Written exercise:
Can you quote the material verbatim from its first line through the line that contains "149H250V140H245L242 129H234L230 117L218", including both of those lines?

Records for this task:
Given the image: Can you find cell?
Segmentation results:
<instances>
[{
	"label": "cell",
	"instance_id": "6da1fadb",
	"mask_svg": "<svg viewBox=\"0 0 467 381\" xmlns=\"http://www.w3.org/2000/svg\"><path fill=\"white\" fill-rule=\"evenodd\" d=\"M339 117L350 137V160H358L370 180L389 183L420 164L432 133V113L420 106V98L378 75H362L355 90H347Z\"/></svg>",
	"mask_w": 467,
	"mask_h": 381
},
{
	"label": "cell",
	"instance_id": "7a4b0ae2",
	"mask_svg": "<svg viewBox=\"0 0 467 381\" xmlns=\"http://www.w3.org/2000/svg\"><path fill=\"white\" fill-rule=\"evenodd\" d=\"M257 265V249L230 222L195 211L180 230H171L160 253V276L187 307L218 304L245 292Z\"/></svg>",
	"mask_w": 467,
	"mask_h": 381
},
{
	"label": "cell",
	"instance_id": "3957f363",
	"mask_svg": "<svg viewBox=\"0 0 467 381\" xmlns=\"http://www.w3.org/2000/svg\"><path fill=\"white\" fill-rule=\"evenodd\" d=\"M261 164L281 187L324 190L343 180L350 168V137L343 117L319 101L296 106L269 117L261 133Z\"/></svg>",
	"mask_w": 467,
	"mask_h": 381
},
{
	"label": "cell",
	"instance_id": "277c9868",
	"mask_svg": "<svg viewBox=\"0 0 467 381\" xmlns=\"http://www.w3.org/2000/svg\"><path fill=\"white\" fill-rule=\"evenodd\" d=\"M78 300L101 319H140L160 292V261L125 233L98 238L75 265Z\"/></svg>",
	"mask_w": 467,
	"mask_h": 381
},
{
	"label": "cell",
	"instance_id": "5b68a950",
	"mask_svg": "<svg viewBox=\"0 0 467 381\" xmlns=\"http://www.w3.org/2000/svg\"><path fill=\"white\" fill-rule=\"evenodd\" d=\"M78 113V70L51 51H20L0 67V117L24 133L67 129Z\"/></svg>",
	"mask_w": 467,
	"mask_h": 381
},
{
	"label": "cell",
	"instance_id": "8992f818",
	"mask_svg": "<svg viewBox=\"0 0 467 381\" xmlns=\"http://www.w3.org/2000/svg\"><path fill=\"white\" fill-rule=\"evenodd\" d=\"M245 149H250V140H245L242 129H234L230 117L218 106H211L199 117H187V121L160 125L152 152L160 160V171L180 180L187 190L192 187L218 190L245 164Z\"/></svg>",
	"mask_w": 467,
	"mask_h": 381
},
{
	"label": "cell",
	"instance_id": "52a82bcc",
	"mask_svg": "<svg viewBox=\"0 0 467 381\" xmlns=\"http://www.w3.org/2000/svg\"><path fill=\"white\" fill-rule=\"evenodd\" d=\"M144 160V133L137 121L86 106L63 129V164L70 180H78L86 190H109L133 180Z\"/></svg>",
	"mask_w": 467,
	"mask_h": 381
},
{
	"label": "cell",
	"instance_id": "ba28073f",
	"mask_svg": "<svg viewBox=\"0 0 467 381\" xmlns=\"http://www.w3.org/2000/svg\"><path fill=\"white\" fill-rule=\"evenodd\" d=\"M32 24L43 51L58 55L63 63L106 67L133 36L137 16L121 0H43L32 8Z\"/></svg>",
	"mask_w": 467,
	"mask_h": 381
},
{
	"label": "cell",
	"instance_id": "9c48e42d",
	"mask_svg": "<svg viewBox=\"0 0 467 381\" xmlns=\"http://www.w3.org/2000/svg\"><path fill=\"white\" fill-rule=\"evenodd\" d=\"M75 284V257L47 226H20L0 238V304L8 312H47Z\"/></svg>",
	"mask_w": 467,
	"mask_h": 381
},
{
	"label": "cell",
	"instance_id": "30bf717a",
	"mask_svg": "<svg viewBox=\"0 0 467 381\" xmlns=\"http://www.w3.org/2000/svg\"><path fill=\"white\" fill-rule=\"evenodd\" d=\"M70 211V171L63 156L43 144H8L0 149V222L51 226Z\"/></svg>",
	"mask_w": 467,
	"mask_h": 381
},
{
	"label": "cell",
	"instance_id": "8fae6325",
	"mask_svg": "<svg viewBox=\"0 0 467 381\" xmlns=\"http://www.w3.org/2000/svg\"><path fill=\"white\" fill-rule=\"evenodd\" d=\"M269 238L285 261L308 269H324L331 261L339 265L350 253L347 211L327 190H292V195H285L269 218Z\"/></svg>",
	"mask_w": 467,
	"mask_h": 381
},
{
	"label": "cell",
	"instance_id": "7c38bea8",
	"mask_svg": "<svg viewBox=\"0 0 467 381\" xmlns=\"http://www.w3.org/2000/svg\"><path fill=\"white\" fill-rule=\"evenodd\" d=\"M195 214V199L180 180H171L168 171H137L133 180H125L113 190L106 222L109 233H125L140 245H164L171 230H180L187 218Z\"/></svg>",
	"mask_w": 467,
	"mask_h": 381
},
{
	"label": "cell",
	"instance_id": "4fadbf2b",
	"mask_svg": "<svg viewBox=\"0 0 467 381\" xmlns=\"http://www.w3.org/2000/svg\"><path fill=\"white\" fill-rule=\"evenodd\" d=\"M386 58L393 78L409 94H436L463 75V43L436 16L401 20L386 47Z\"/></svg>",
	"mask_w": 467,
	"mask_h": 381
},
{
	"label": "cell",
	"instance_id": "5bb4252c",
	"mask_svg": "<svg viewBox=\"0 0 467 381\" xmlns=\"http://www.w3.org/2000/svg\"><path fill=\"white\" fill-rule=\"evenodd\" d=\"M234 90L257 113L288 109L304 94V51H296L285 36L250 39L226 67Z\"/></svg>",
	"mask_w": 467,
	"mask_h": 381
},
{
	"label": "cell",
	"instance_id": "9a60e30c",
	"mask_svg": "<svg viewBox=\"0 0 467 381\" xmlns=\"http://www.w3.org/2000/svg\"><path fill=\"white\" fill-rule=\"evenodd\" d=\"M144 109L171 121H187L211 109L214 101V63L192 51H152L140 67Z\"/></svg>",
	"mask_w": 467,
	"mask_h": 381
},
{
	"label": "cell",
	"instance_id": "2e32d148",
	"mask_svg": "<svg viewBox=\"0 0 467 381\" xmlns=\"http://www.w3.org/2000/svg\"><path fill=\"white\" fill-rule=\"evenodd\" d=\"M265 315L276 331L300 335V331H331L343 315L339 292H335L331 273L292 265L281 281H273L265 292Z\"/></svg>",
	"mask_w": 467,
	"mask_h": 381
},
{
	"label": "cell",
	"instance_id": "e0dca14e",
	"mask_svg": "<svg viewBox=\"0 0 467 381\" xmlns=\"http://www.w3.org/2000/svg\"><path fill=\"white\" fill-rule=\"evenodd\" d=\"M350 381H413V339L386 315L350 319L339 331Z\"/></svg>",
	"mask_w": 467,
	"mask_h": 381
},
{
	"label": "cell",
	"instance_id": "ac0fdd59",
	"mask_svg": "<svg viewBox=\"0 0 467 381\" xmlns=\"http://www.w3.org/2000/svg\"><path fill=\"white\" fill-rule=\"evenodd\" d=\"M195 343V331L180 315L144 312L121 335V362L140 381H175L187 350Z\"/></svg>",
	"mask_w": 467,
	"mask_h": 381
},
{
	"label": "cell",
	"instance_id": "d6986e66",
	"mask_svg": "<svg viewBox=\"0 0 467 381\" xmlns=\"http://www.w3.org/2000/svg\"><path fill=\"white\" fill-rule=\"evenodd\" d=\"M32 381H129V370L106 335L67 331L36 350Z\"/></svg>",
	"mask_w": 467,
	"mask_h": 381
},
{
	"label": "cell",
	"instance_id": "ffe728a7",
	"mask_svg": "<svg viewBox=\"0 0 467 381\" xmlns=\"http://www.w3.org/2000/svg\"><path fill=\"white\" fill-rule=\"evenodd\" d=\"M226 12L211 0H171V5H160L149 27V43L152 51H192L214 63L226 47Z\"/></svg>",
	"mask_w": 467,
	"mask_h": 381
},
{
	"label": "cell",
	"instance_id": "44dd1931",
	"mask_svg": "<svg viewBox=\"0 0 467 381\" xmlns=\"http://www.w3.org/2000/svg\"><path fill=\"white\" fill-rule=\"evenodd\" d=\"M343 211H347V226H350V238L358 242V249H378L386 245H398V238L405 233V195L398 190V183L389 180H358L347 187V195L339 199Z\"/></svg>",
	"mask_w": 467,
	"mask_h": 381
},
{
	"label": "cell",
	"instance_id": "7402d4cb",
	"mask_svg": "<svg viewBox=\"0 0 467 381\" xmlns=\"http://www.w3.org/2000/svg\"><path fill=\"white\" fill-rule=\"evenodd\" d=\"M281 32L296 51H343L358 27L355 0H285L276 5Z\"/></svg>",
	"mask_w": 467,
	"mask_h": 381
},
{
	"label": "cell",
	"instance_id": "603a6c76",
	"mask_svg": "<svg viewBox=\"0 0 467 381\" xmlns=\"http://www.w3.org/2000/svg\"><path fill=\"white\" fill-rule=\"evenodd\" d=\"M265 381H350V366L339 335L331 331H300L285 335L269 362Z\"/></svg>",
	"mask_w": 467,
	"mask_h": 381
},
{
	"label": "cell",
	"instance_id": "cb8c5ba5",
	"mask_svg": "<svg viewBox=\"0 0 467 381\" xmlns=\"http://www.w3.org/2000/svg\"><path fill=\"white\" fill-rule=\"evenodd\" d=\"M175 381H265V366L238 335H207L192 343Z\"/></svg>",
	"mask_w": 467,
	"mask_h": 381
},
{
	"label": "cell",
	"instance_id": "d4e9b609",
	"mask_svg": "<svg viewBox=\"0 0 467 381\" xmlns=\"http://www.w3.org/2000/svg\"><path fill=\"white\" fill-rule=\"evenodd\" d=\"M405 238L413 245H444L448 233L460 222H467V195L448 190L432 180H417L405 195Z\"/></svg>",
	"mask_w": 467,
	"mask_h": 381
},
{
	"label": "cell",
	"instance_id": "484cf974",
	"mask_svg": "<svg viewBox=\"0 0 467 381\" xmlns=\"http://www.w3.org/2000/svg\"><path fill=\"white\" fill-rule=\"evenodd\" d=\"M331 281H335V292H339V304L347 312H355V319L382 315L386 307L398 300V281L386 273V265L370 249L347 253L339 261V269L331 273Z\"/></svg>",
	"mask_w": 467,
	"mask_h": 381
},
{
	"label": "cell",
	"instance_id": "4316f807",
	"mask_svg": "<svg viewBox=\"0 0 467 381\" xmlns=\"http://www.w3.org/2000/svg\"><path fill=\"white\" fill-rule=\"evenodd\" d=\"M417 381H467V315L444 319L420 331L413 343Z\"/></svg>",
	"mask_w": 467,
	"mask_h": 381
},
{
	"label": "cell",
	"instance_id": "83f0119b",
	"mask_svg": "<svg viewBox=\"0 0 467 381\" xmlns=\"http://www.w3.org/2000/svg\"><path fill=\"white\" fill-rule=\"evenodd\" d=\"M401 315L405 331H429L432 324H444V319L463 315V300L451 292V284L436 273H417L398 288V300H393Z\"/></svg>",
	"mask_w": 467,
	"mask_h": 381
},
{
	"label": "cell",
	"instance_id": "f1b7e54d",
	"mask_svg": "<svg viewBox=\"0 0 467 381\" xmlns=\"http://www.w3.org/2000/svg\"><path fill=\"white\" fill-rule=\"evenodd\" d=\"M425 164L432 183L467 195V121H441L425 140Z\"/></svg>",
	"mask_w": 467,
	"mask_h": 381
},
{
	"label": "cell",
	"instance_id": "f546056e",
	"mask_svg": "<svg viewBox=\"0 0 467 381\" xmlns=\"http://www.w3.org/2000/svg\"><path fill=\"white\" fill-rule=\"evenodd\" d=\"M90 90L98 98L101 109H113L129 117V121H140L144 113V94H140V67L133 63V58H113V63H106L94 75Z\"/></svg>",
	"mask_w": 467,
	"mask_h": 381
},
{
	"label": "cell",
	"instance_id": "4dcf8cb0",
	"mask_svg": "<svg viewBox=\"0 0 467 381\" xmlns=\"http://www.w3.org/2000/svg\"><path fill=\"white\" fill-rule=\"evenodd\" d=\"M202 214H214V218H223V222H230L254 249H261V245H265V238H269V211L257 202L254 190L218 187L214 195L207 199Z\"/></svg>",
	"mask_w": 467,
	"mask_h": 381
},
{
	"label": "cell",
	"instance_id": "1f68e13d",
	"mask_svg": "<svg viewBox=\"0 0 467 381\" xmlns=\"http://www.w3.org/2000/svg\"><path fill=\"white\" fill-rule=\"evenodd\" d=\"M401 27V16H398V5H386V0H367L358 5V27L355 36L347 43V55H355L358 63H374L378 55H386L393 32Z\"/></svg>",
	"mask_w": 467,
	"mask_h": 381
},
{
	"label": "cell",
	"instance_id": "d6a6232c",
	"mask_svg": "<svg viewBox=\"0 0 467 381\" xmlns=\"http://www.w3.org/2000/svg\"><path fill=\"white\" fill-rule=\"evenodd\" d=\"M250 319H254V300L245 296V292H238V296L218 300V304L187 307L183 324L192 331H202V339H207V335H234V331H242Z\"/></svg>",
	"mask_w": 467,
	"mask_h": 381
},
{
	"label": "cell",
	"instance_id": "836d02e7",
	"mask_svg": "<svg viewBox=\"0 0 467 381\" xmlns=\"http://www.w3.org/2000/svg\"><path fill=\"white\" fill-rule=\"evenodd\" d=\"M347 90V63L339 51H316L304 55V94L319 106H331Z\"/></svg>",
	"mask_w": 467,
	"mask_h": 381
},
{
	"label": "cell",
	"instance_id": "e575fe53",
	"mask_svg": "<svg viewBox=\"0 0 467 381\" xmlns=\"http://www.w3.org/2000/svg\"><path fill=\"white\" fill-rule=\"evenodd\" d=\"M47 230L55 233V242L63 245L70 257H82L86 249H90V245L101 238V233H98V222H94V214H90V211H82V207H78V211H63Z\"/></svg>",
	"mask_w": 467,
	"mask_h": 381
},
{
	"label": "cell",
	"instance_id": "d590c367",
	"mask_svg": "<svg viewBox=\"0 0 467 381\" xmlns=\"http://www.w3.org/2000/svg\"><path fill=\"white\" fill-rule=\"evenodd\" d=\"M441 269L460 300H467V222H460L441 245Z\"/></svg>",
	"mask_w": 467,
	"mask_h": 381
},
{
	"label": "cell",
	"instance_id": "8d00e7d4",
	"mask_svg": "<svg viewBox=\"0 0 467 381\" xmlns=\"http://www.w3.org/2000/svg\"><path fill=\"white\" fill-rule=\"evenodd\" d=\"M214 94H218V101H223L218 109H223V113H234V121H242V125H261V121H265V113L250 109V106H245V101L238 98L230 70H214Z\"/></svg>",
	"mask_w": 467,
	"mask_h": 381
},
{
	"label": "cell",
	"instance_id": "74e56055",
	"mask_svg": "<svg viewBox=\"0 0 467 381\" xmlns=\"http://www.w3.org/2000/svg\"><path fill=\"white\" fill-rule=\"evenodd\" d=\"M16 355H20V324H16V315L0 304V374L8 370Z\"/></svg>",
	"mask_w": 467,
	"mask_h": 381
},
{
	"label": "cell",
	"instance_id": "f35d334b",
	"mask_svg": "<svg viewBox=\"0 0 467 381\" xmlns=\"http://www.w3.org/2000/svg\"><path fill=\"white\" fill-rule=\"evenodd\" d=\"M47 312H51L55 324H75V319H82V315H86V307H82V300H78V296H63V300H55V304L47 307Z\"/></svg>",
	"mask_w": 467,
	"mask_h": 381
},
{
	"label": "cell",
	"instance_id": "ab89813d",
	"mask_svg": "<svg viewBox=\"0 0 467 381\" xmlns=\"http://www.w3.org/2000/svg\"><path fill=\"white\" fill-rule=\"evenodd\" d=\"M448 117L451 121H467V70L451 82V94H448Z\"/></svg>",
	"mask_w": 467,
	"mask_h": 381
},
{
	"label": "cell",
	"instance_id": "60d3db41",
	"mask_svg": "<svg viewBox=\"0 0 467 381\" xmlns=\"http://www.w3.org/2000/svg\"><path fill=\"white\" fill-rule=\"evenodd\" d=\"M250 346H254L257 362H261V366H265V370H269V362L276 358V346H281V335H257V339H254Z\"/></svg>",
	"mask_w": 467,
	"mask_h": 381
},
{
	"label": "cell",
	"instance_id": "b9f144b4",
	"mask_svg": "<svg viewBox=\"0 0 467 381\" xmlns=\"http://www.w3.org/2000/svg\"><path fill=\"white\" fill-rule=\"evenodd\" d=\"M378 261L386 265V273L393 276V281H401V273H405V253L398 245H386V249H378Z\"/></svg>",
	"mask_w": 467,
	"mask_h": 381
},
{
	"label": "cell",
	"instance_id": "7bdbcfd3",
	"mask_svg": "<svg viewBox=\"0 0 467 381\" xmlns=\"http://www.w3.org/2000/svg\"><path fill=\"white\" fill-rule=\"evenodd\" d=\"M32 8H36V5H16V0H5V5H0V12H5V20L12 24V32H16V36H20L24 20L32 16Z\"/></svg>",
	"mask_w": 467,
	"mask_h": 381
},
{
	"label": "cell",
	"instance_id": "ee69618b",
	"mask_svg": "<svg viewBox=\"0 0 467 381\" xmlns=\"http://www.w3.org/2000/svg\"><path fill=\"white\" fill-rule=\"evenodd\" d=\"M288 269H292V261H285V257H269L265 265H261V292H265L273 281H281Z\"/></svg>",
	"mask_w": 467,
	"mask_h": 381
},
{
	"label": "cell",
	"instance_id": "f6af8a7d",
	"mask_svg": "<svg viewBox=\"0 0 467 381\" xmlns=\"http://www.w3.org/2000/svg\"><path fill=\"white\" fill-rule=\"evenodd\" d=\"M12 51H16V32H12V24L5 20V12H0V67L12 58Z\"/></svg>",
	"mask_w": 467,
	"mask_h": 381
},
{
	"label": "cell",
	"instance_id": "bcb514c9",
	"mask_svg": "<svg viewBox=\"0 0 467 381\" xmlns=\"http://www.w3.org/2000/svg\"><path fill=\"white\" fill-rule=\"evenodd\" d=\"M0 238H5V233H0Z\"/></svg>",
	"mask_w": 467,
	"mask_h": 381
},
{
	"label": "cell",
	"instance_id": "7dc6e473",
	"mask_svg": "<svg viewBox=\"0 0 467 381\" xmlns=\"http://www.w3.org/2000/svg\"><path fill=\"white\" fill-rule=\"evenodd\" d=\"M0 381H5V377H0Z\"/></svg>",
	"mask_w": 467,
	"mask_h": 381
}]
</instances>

Task solution:
Given the image: Can you find cell?
Segmentation results:
<instances>
[{
	"label": "cell",
	"instance_id": "6da1fadb",
	"mask_svg": "<svg viewBox=\"0 0 467 381\" xmlns=\"http://www.w3.org/2000/svg\"><path fill=\"white\" fill-rule=\"evenodd\" d=\"M339 117L350 137V160H358L370 180L389 183L420 164L432 133V113L420 106V98L378 75H362L355 90H347Z\"/></svg>",
	"mask_w": 467,
	"mask_h": 381
},
{
	"label": "cell",
	"instance_id": "7a4b0ae2",
	"mask_svg": "<svg viewBox=\"0 0 467 381\" xmlns=\"http://www.w3.org/2000/svg\"><path fill=\"white\" fill-rule=\"evenodd\" d=\"M257 265V249L230 222L195 211L180 230H171L160 253V276L187 307L218 304L245 292Z\"/></svg>",
	"mask_w": 467,
	"mask_h": 381
},
{
	"label": "cell",
	"instance_id": "3957f363",
	"mask_svg": "<svg viewBox=\"0 0 467 381\" xmlns=\"http://www.w3.org/2000/svg\"><path fill=\"white\" fill-rule=\"evenodd\" d=\"M261 164L281 187L324 190L343 180L350 168V137L343 117L319 101L296 106L269 117L261 133Z\"/></svg>",
	"mask_w": 467,
	"mask_h": 381
},
{
	"label": "cell",
	"instance_id": "277c9868",
	"mask_svg": "<svg viewBox=\"0 0 467 381\" xmlns=\"http://www.w3.org/2000/svg\"><path fill=\"white\" fill-rule=\"evenodd\" d=\"M78 300L101 319H140L160 292V261L125 233L98 238L75 265Z\"/></svg>",
	"mask_w": 467,
	"mask_h": 381
},
{
	"label": "cell",
	"instance_id": "5b68a950",
	"mask_svg": "<svg viewBox=\"0 0 467 381\" xmlns=\"http://www.w3.org/2000/svg\"><path fill=\"white\" fill-rule=\"evenodd\" d=\"M78 113V70L51 51H20L0 67V117L24 133L67 129Z\"/></svg>",
	"mask_w": 467,
	"mask_h": 381
},
{
	"label": "cell",
	"instance_id": "8992f818",
	"mask_svg": "<svg viewBox=\"0 0 467 381\" xmlns=\"http://www.w3.org/2000/svg\"><path fill=\"white\" fill-rule=\"evenodd\" d=\"M245 149H250V140H245L242 129H234L230 117L218 106H211L199 117H187V121L160 125L152 152L160 160V171L180 180L187 190L192 187L218 190L245 164Z\"/></svg>",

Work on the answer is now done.